*Task statement*
Repeat the data that follows, word for word, without the images.

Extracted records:
---*---

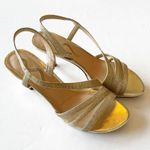 Nina  Gilt Metallic Strappy High Heel Sandal Size 7.5 Women’s Wedding Party Dance Photo 7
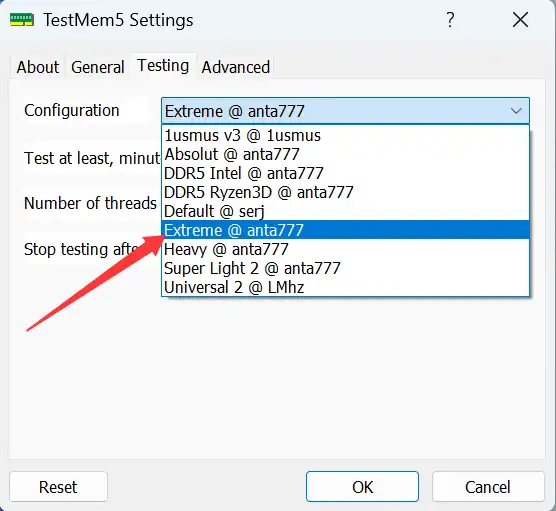 Testing 标签页，Configuration 下拉列表选择 Extreme @ anta777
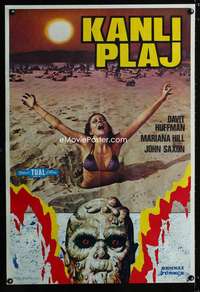 t117 BLOOD BEACH Turkish movie poster '81 classic quicksand image!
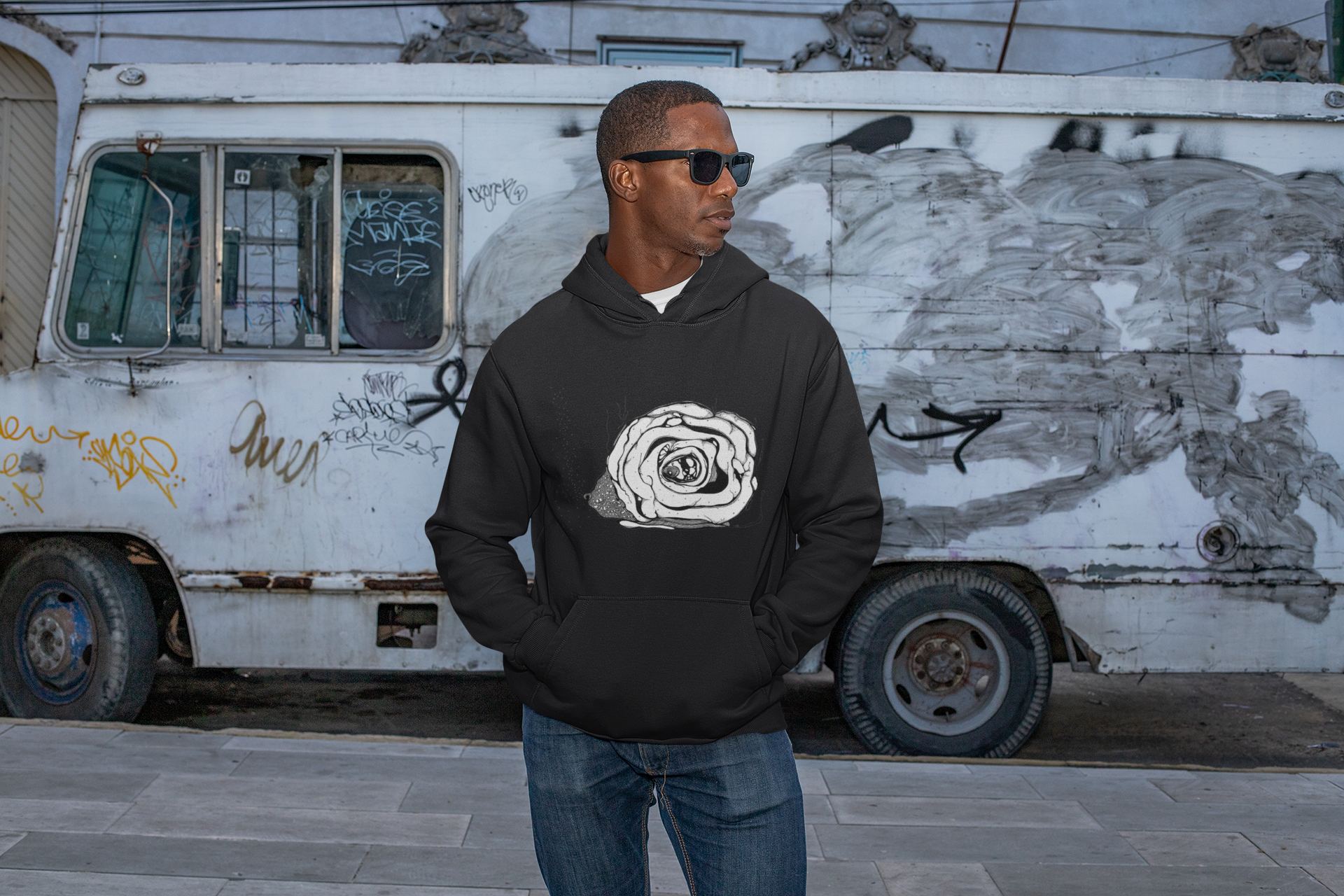 Bear by Feral Wife - Men's Graphic Hoodie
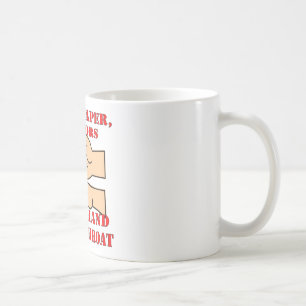 Rock, Paper Scissors, Knife Hand To The Throat Coffee Mug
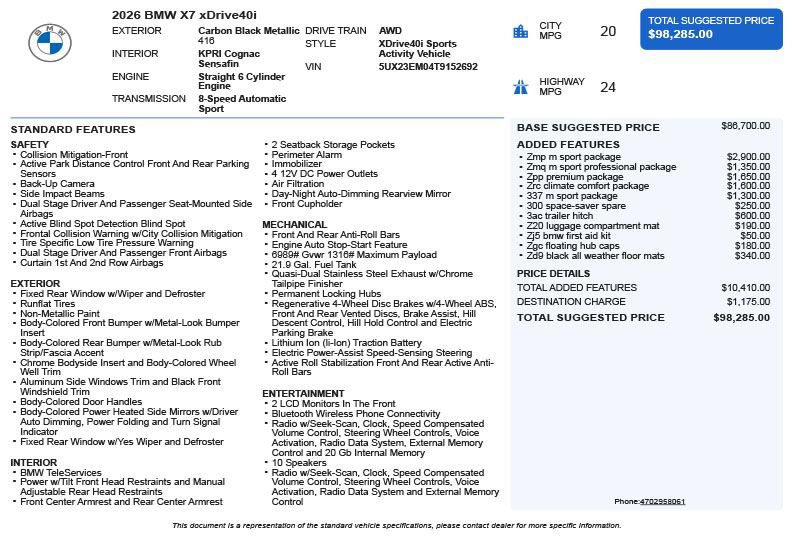 Used 2026 BMW X7 xDrive40i w/ M Sport Package AWD/4WD image 3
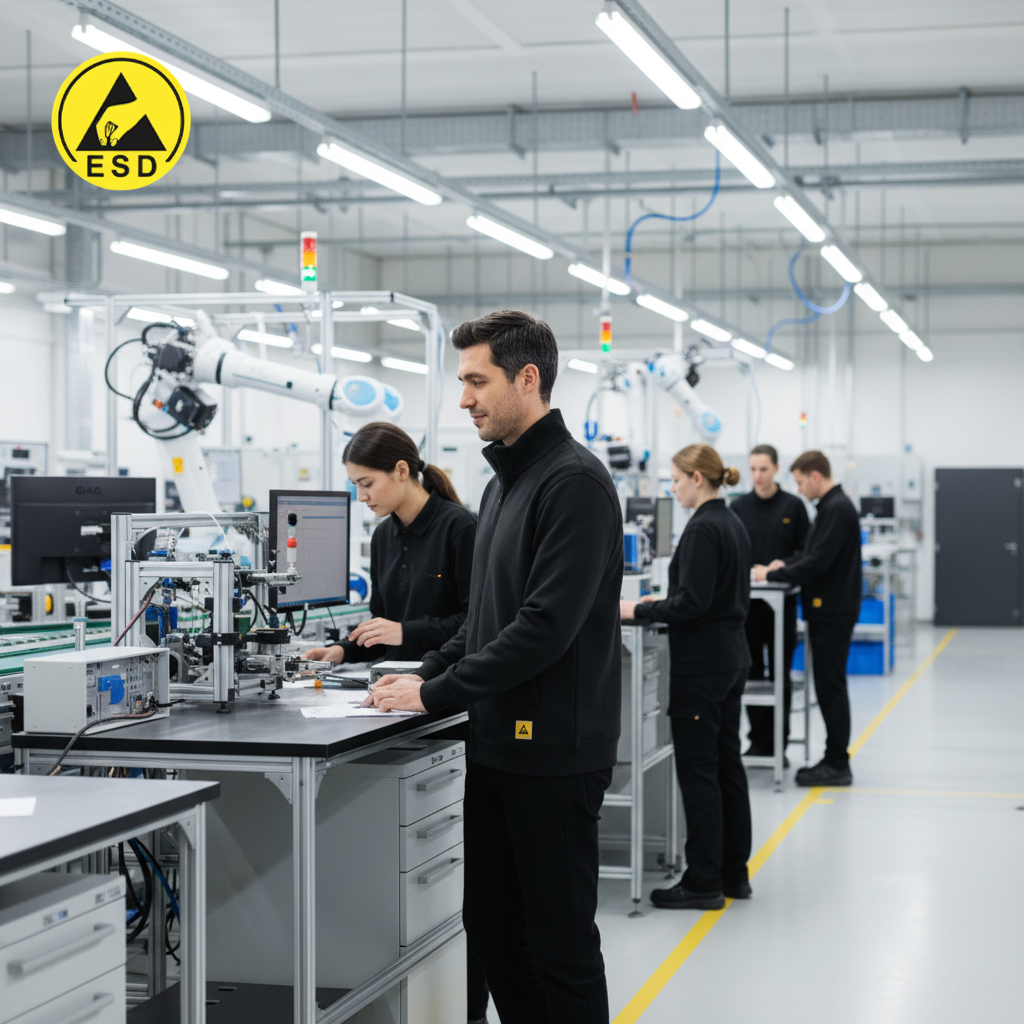 Black ESD Sweatshirt Full Zip Terry Lined integrated scene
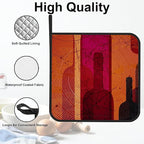 Abstract Wine Pot Holders 2 PCS for Kitchen, Heat Resistant Hot Pads for Cooking Grilling Baking BBQ, Pot Holders for Women Cook Essentials Accessories Home Microwave
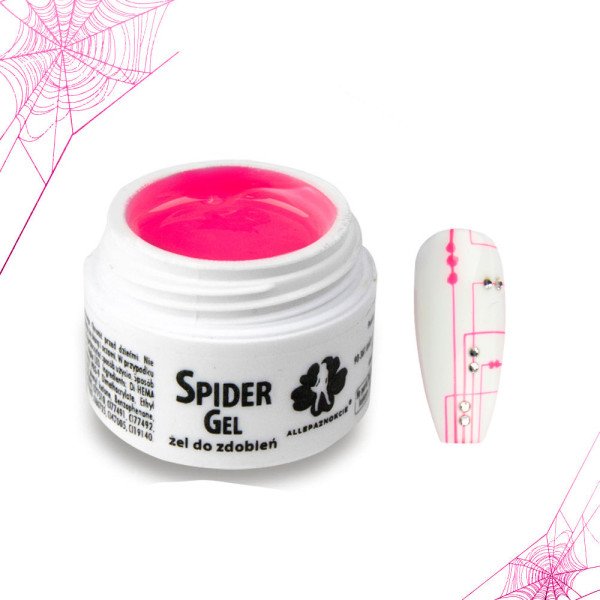Allepaznokcie spider gél - neón ružový  3ml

---*---

*Response*
 Nina  Gilt Metallic Strappy High Heel Sandal Size 7.5 Women’s Wedding Party Dance Photo 7
 Testing 标签页，Configuration 下拉列表选择 Extreme @ anta777
 t117 BLOOD BEACH Turkish movie poster '81 classic quicksand image!
 Bear by Feral Wife - Men's Graphic Hoodie
 Rock, Paper Scissors, Knife Hand To The Throat Coffee Mug
 Used 2026 BMW X7 xDrive40i w/ M Sport Package AWD/4WD image 3
 Black ESD Sweatshirt Full Zip Terry Lined integrated scene
 Abstract Wine Pot Holders 2 PCS for Kitchen, Heat Resistant Hot Pads for Cooking Grilling Baking BBQ, Pot Holders for Women Cook Essentials Accessories Home Microwave
Allepaznokcie spider gél - neón ružový  3ml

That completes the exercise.